Con la tabla al hombro
A la mañana siguiente me pasan a buscar con la camioneta de la Municipalidad con las tablas de sandboard y el equipamiento listo. Salimos hacia El Arenal: cientos de médanos y bancos de arena rojizos. Al llegar nos cargamos las tablas al hombro y comenzamos a subir caminando por el médano más grande hasta la cima, para lanzarnos desde lo más alto.
Pero una vez que llego a la cima casi me desmayo. No por el cansancio, sino por la vista, una de las más impactantes de la puna salteña. Quedo mudo por un rato, impactado por la panorámica: el salar, los Andes, los volcanes nevados…

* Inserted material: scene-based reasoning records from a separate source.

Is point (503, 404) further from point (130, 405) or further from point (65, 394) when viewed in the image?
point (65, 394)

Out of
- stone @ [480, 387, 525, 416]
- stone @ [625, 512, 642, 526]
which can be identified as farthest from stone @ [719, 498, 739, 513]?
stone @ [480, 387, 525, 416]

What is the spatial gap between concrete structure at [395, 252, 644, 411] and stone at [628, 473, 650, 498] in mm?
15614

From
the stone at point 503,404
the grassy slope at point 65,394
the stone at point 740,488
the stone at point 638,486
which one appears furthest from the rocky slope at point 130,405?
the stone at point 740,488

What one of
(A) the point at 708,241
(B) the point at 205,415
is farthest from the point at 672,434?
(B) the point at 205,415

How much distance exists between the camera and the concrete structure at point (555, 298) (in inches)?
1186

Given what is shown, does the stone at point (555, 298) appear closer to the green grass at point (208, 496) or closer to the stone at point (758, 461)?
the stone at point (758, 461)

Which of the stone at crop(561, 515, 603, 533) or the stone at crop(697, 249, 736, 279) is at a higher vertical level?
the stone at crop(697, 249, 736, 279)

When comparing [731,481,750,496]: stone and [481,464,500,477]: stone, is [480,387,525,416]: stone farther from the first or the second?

Llega el momento de lanzarse. Casco, antiparras, rodilleras, coderas y abrochar fuerte los pies a la tabla. ¿Sensaciones? ¡Muchas! Primera lanzada bastante bien, entrando en confianza, para volver a subir y repetir, esta vez con más velocidad y mejor manejo, tomando descansos y mucha agua. Conversando con Lorena, la guía de la actividad, nacida y criada en este lugar, me cuenta que desde chiquita venía con sus hermanos a jugar y lanzarse sin nada de equipos, a divertirse donde ahora mismo estamos haciendo sandboard.

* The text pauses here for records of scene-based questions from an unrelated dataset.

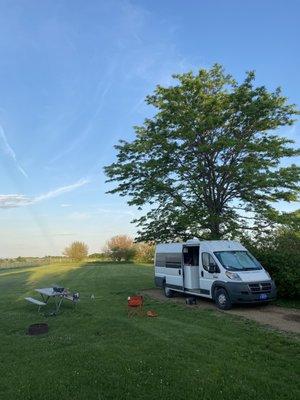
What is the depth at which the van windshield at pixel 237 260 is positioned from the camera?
58.5ft

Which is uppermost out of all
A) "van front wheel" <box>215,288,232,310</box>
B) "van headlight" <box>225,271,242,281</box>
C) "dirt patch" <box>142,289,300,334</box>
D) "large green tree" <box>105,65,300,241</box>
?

Después de unas cuantas lanzadas (algunas caídas también) en la última, se me afloja un pie de la tabla. Me siento para ajustarlo, estoy detenido a mitad de camino, con arena metida en las zapatillas y en el cuerpo, y es momento de echarse unos minutos en medio de la nada, descansar, respirar aire de las alturas, con un silencio desértico y una vista mágica, una brisita ideal, y un día de sol casi pleno.
Minutos después tomo coraje, me ajusto el pie a la tabla y me lanzo el tramo que restaba para finalizar y así terminar victorioso.

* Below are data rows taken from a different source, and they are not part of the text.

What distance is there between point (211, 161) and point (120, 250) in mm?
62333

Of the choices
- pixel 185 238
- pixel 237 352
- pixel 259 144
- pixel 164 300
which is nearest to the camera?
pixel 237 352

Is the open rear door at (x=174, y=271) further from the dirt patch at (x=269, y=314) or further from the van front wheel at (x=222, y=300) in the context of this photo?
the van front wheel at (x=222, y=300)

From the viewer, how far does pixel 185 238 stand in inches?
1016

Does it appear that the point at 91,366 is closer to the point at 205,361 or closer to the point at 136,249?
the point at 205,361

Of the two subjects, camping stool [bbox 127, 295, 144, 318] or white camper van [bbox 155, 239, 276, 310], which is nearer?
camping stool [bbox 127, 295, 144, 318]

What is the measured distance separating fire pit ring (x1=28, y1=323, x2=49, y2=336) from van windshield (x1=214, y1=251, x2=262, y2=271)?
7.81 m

No hace falta tener conocimientos previos para hacer esto, sólo las ganas de vivir una experiencia única e inigualable y, lo mejor de todo, acompañado por la gente de aquí.
Volvemos a la camioneta y seguimos camino por el laberinto natural de médanos, hasta llegar a la Cueva del Oso, formada por la erosión natural del viento, el agua y la arena. Entrás parado pero tenés que ir agachando la cabeza y metiéndote en la oscuridad para salir por el otro lado.
Los ojos del mar
También aprovecho para visitar uno de los lugares más hermosos, pero no tan conocidos, del país: los llamados Ojos de Mar, en el salar de Tolar Grande. Piletones de origen volcánico de agua salada que cambia de color dependiendo los rayos de sol que las atraviesan: turquesa, verde, celeste, azul, mezcladas con el blanco puro de la sal y la tierra rojiza, de una transparencia que siempre deja ver la profundidad.
Mientras el guía de la comunidad me cuenta todos los detalles del salar, este lugar tan particular, en esta región, a esta altura, con estas condiciones climáticas… un ecosistema único. Justamente por todo esto es que se encuentran los estromatolitos vivientes de Tolar Grande, una de las formas de vida más antiguas del planeta, microorganismos de origen prehistórico, los únicos conocidos en el mundo a tanta altura. Y es el único lugar del mundo donde coexisten fósiles y vivos.
No exagero ni un poco cuando digo que es uno de los lugares más lindos del planeta.